Although researchers aren’t entirely sure why that is, they think the reason has to do with sex hormones. “Estrogens are protective against severe liver disease in premenopausal women,” Friedman says, echoing the results of a review of more than 60 studies published in the journal Endocrinology. “After menopause, however, the progression of liver disease accelerates and equals that of men the same age.”

That’s not to say that premenopausal women aren’t at risk of NAFLD, cautions Friedman, “especially if multiple risk factors are present.”

5. Weight loss is the best prescription for NAFLD

Yet another reason to get rid of extra weight: Research shows that losing at least 10 percent of body weight through a combination of diet and exercise can reverse NASH. (A Mediterranean-style diet is the only specific plan recommended by a consortium of professional groups for the treatment of NAFLD and NASH.)

“As clichéd as it may sound, nothing beats addressing the metabolic risk factors through diet, exercise and weight loss,” Chen says. “It’s also essential to control diabetes and high cholesterol, with medications if necessary.”

Also key: avoiding alcohol. Although some research suggests that moderate drinking (defined as one drink per day for women and up to two per day for men) may reduce the risk of NASH and cardiovascular disease, studies show that any amount of alcohol can aggravate NAFLD and interfere with the liver’s ability to heal.

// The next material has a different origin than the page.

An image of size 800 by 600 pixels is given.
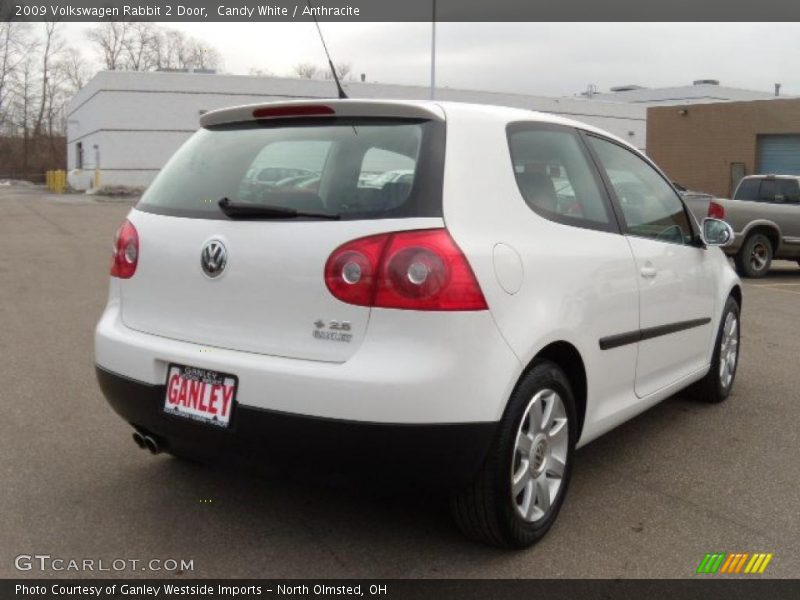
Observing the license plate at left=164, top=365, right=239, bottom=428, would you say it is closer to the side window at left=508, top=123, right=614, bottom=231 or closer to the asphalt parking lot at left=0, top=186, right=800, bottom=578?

Beyond lifestyle changes, there are no treatments for NAFLD, but “given the precipitous rise in prevalence of NAFLD, there has been an intense effort for the past five to 10 years to understand the disease better and uncover targets for treatment,” Friedman explains.

There are currently more than 100 drugs in clinical trials for this condition. And although none have been approved by the Food and Drug Administration, Friedman says, “We’re getting much closer every day.”